A Clockwork Orange centers on dystopian London and it’s young inhabitant, Alex DeLarge. Teenage Alex and his friend’s traverse around the now destructed city committing random acts of “ultra-violence” for recreation. All is “swelly-welly” until Alex attempts a bid of leadership amongst his “droogs” only to be double-crossed and arrested during a robbery. When the authorities find out that Alex has killed a woman during the gang’s B & E, he is put in jail.
After beating an inmate to death , Alex is sent to aversion therapy for the new “crime-ending” Ludovico technique. Our protagonist is infected with medicine that sickens him when exposed to any sort of violence. Eager to try out the procedure, high society releases the “cured” Alex into the world.
I won’t ruin the ending for those who have not read the novella or seen the movie, but Burgess does raise any interesting question. Do we accept human aggression as part of human life or erradicate the human condition completely? A moral subject that Burgess examines in many of his books, A Clockwork Orange tends to have a sleeker message than his other writings of the time(with the exception of Honey for the Bears.)
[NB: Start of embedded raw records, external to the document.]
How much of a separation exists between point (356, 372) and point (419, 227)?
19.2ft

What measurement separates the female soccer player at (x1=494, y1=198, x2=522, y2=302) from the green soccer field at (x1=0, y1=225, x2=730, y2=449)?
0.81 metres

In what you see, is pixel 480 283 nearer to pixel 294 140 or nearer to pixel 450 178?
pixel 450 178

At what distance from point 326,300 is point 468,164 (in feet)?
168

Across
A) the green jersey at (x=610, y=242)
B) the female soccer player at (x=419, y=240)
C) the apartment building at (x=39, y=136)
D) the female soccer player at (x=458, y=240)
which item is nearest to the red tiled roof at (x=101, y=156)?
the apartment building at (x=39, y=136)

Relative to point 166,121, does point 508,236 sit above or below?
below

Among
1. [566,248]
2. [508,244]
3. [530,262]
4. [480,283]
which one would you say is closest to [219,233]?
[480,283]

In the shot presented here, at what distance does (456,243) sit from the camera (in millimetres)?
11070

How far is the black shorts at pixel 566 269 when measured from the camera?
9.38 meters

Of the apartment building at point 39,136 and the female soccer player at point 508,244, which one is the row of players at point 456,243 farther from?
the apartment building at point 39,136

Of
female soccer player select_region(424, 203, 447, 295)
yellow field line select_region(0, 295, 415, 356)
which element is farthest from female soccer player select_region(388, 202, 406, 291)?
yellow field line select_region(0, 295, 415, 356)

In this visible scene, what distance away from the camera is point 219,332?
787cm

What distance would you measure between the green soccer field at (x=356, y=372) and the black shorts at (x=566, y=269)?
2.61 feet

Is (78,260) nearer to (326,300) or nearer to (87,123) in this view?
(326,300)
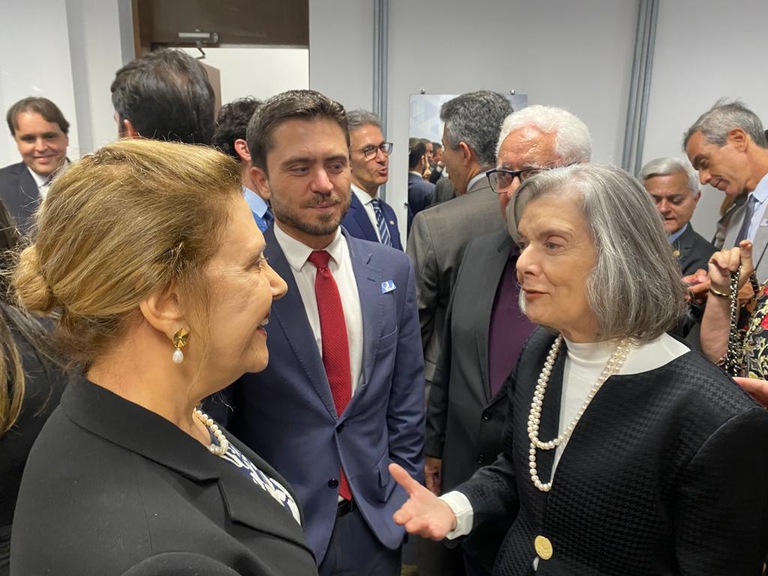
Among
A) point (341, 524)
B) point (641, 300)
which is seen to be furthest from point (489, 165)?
point (341, 524)

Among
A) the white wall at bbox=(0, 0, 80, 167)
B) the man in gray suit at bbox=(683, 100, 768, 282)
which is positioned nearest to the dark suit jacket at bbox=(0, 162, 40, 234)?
the white wall at bbox=(0, 0, 80, 167)

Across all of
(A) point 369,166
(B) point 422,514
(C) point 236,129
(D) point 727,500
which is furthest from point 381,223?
(D) point 727,500

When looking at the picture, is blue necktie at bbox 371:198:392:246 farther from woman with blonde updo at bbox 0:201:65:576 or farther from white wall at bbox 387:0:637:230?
woman with blonde updo at bbox 0:201:65:576

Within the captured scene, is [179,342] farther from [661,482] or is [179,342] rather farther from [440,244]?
[440,244]

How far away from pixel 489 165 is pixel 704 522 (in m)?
1.81

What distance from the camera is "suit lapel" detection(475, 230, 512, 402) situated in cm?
176

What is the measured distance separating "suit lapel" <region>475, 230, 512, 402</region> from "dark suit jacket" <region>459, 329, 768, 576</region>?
51 cm

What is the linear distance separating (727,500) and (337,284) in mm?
1030

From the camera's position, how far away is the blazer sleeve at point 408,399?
5.48ft

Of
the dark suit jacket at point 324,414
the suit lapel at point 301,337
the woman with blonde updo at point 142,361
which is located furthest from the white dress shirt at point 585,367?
the woman with blonde updo at point 142,361

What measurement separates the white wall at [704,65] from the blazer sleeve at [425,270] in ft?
8.99

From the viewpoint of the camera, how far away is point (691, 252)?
2.85 metres

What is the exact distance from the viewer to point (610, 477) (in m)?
1.11

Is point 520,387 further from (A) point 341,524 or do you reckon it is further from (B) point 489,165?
(B) point 489,165
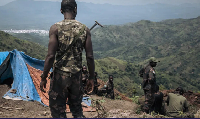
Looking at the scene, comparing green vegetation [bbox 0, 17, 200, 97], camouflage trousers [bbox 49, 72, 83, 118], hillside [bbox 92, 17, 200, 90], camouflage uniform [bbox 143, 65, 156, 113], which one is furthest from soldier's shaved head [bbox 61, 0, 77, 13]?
hillside [bbox 92, 17, 200, 90]

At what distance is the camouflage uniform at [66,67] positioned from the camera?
267cm

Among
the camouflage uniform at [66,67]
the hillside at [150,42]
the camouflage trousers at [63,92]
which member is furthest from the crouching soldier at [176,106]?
the hillside at [150,42]

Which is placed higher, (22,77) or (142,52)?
(142,52)

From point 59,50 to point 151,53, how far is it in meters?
101

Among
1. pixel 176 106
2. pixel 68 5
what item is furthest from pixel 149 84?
pixel 68 5

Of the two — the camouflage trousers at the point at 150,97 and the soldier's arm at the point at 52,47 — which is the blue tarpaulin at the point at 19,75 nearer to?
the camouflage trousers at the point at 150,97

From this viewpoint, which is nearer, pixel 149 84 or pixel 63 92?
pixel 63 92

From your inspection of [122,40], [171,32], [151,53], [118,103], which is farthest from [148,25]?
[118,103]

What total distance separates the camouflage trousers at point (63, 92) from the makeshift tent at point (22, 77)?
9.48 ft

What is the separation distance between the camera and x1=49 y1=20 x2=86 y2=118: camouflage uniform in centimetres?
267

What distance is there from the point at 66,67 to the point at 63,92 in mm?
401

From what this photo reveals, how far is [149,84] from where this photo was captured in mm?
5723

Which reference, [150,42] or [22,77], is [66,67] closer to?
[22,77]

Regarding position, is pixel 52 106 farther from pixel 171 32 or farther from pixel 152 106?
pixel 171 32
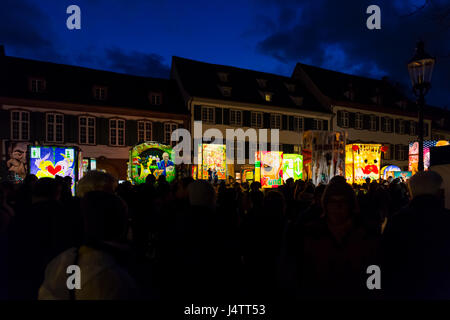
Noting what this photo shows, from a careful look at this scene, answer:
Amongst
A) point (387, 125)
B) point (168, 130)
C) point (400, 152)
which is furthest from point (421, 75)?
point (400, 152)

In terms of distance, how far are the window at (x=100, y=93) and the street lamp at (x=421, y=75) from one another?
27095 millimetres

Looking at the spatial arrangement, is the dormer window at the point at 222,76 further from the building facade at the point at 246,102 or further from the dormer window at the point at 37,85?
the dormer window at the point at 37,85

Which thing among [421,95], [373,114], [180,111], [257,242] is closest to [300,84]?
[373,114]

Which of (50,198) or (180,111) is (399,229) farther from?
(180,111)

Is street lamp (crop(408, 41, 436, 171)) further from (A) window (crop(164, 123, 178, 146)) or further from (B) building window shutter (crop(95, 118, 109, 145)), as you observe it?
(A) window (crop(164, 123, 178, 146))

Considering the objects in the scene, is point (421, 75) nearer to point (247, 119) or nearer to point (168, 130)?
point (168, 130)

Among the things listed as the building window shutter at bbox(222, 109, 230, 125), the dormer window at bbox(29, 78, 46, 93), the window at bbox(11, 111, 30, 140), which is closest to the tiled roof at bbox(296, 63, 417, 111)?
the building window shutter at bbox(222, 109, 230, 125)

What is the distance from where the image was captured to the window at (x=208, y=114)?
106 ft

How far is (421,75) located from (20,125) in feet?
86.5

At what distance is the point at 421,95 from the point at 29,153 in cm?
1035

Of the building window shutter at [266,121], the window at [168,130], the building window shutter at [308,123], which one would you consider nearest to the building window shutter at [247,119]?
the building window shutter at [266,121]

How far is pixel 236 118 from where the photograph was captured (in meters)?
33.7

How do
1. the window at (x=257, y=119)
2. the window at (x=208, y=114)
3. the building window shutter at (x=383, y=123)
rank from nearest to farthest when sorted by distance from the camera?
the window at (x=208, y=114) → the window at (x=257, y=119) → the building window shutter at (x=383, y=123)

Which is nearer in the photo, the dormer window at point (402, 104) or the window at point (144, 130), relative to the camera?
the window at point (144, 130)
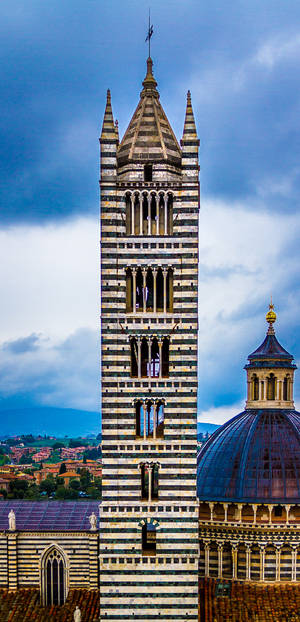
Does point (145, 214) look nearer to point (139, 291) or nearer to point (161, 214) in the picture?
point (161, 214)

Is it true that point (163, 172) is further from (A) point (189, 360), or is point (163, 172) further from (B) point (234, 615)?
(B) point (234, 615)

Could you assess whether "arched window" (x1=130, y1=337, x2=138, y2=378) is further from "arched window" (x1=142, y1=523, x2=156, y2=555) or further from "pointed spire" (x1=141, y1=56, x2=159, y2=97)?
"pointed spire" (x1=141, y1=56, x2=159, y2=97)

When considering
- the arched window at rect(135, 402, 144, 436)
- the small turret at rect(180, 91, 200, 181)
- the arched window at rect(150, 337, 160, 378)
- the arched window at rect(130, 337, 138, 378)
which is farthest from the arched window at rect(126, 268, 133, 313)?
the small turret at rect(180, 91, 200, 181)

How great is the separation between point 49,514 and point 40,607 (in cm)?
468

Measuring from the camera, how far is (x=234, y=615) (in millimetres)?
32562

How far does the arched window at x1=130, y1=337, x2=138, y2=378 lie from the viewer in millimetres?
30594

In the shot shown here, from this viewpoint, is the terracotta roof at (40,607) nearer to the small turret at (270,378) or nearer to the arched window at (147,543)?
the arched window at (147,543)

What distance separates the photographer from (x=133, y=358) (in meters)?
31.0

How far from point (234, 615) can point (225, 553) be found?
155 inches

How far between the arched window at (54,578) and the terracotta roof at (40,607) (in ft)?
1.51

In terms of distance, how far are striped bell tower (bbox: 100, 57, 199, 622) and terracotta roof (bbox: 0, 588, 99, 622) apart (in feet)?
16.6

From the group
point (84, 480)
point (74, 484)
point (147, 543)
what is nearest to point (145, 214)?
point (147, 543)

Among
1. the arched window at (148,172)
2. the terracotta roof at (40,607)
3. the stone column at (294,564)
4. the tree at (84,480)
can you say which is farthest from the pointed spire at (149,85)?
the tree at (84,480)

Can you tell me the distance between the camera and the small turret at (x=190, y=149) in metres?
30.6
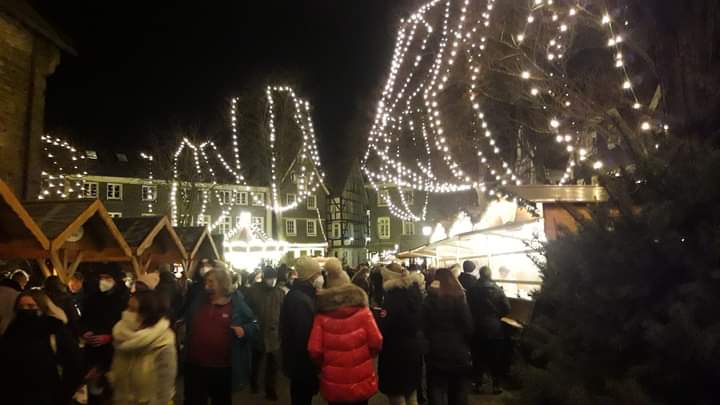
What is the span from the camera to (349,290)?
4305mm

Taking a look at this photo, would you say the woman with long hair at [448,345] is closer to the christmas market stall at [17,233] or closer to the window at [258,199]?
the christmas market stall at [17,233]

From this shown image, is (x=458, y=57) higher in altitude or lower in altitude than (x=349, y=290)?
higher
So how does the 1962 novel hold up in 2011? Though first few chapters of the book are quite difficult to grasp, the slang eventually becomes common place and quite enjoyable. Burgess’s message is one that isn’t necessarily outdated, but rather, like most of his works, too subtle. The book does not suffer from this occasional lack of thesis, but rather benefits from the outrageous narrative. I highly suggest the book to fans of Orwell’s 1984 and Huxley’s Brave New World, as well as enthusiast of Kubrick’s adaptation.